When Joseph Green woke up one day during November 2009 with a red, swollen toe, it looked to his dad, Stephen, like a simple infection. But just three days later, Joseph was beginning a gruelling three and a half years of chemotherapy after being diagnosed with leukaemia. He was then just five years old, and the diagnosis hit the family hard.
Stephen said: “It is the worst feeling you can imagine, just such a shock. It was his brother’s birthday as well, so he had to open his presents in the hospital. It just transforms your life when you get a diagnosis like that.” During periods of his treatment at the Royal Victoria Infirmary in Newcastle, Joseph was taking 17 different tablets and having injections in his spine every three months. But then, in 2013, the family got the welcome news that Joseph was in remission. He is now in school and is able to get back to his Karate lessons. Stephen added: “He was so brave during the whole thing, he even stood in front of his class at school to tell them what was wrong with him.”

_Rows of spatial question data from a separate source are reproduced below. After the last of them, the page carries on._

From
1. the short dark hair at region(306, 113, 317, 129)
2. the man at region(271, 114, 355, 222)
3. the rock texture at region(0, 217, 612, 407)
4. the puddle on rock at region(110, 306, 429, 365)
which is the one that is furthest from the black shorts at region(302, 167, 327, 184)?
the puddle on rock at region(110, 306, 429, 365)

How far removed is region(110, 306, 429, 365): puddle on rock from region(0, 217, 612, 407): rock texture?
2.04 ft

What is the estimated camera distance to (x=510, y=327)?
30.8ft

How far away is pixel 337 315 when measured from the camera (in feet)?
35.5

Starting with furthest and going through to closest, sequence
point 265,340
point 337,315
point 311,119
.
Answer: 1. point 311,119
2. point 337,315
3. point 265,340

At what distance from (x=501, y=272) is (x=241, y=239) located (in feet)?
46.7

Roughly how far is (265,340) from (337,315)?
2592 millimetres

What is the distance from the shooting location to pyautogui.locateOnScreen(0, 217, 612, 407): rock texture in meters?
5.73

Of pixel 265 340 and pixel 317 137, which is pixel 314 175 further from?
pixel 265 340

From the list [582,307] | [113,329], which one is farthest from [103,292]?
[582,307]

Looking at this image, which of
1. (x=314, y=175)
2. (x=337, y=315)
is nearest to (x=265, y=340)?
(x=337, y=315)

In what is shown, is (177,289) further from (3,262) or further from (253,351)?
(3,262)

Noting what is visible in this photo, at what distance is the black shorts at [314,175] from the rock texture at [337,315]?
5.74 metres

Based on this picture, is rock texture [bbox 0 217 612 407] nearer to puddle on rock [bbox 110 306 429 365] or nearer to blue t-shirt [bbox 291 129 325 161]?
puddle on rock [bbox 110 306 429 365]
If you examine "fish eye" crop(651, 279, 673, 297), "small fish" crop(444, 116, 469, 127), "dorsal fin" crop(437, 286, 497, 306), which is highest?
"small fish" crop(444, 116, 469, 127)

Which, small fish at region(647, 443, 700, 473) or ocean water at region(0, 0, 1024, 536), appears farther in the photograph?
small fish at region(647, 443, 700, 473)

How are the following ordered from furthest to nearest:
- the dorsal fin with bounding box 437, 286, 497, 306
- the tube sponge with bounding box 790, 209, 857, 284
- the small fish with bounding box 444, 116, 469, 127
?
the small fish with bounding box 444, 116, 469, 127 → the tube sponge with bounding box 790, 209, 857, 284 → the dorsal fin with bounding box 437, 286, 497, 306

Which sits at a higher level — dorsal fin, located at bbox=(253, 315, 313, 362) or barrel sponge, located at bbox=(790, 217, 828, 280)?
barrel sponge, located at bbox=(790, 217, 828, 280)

Treating Leukaemia in the Future
by Professor Christine Harrison
Joseph was diagnosed with acute lymphoblastic leukaemia (ALL), a cancer of the white blood cells, which is the most common childhood cancer. Thanks to improved treatments and disease monitoring, up to 90 per cent of children with ALL are now cured. Research at Newcastle University into the underlying genetics of ALL has contributed to improving the survival rate. Years of study, including research within our own group, the Leukaemia Research Cytogenetics Group, has shown that genetic abnormalities in ALL predict the way in which patients respond to therapy. As a result, these abnormalities are used to guide the choice of treatment for individual patients.
‘Good risk’ abnormalities are present in about half of children with ALL, and patients with these abnormalities have an excellent outcome on standard treatments. Unfortunately, a minority of patients do not respond to standard treatment, resulting in a high risk of relapse. Much of our research has focussed on improving outcome in these ‘poor risk’ patients.
Ten years ago, we discovered an unusual genetic abnormality among poor risk patients, known as iAMP21. We found that this abnormality was present in around two per cent of children diagnosed with ALL and that it gave them a much greater chance of suffering a relapse and a much lower long-term chance of survival. Since 2003, every child diagnosed with ALL has been tested for the presence of this abnormality using a genetic test designed by our research group. Once identified, they are immediately recommended for very intensive treatment. Recent results after long-term follow up have shown that children in this group treated with intensive chemotherapy had their risk of relapse reduced by 75 per cent, and the proportion surviving for five years or more increased to nearly 90 per cent. These results demonstrate the huge potential of personalised medicine.
These discoveries have been possible because we maintain the largest cytogenetic database in the world, containing genetic data from more than 27,000 children and adults diagnosed with acute leukaemia treated on UK and international clinical trials. New laboratory space would enable us to continue to develop our research in this area and would ultimately result in even more lives being saved. It would also enable us to build on our equally important work into the reduction of the long-term side-effects of treatment.
The Newcastle University Centre for Childhood Cancer will enable us to continue to develop our research in this area and will ultimately result in more lives being saved. It will also enable us to build on our equally important work into the reduction of the long-term side effects of treatment.